TEXTAUSZUG>
=======

Special Olympics: Das deutsche Team betritt durch einen Herzbogen aus riesigen Armen das Olympiastation
Willkommen in Berlin: Die Athletinnen und Athleten betreten das Olympiastadion bei der Eröffnungszeremonie durch ein riesiges Herz.
© Special Olympics World Games Berlin 2023 / Tilo Wiedensohler/camera4
Zum ersten Mal fanden in Deutschland die Special Olympic World Games statt – die größte inklusive Sportveranstaltung der Welt. Unsere Kollegin Andrea war als freiwillige Helferin dabei. Jetzt fragt sie sich, wer hier eigentlich das Handicap hat. Über eine Reise, die direkt ins Herz traf.

=======

DATENTEIL>
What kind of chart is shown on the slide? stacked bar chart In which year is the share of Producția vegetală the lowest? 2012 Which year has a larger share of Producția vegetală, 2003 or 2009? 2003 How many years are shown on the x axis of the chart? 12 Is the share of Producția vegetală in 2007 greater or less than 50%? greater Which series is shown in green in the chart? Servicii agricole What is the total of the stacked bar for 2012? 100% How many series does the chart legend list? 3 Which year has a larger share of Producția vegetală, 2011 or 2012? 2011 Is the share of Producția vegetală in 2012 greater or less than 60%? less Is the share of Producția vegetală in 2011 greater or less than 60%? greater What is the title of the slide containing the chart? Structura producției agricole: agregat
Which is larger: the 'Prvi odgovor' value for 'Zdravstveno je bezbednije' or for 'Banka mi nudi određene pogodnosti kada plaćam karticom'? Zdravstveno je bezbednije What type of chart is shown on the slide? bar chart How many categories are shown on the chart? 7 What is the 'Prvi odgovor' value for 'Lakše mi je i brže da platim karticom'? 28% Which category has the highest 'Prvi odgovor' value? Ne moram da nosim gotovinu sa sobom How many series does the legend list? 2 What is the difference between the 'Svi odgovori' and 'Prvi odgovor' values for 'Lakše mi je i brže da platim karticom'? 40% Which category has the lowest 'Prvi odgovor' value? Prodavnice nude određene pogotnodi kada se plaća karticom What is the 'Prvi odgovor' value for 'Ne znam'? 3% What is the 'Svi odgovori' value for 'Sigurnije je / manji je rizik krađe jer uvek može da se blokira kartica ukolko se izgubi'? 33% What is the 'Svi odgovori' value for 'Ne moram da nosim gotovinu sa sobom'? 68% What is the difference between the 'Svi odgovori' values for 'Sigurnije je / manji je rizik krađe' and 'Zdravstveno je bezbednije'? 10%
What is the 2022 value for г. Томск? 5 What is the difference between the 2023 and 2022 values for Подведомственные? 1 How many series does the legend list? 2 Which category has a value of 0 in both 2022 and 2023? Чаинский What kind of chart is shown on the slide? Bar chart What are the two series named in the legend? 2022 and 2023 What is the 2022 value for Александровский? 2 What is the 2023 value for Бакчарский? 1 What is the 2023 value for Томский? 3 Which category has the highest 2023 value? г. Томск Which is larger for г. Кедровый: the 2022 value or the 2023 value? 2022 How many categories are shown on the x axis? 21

=======

FRAGEN>
A: Schreib aus dem Text über die Special Olympics in Berlin das Stück ab, das mit „Special Olympics: Das“ anfängt und bis „ein riesiges Herz.“ geht.
B: Führ den Text über die Special Olympics in Berlin weiter, und zwar im Anschluss an seinen letzten Satz.
Die Daten haben damit nichts zu tun.

ANTWORTEN PRO AUFGABE>
A:
Special Olympics: Das deutsche Team betritt durch einen Herzbogen aus riesigen Armen das Olympiastation
Willkommen in Berlin: Die Athletinnen und Athleten betreten das Olympiastadion bei der Eröffnungszeremonie durch ein riesiges Herz.

B:
"Und, wie war's?" Natürlich möchten die Kolleg:innen nach meiner Rückkehr wissen, was ich bei meinem Volunteer-Einsatz erlebt habe. Dafür hatte mein Arbeitgeber mich und weitere 22 Mitarbeiter:innen eine Woche lang freigestellt und nach Berlin entsandt – ein alles andere als selbstverständlicher Beitrag für gelebte Vielfalt, Integration und soziales Engagement, finde ich. Meine Antwort: "Die beglückendste Erfahrung meines Lebens!" Klingt pathetisch, ich weiß. Vor allem aus dem Mund einer Norddeutschen, wie mir. Das kommt davon, wenn man unverhofft in ein lautes, buntes, bezauberndes Feenland versetzt wird, in dem scheinbar flächendeckend Glücksgefühlespender installiert sind und wie eine Sprinkleranlage ihren Inhalt auf die Anwesenden herabrieseln lassen.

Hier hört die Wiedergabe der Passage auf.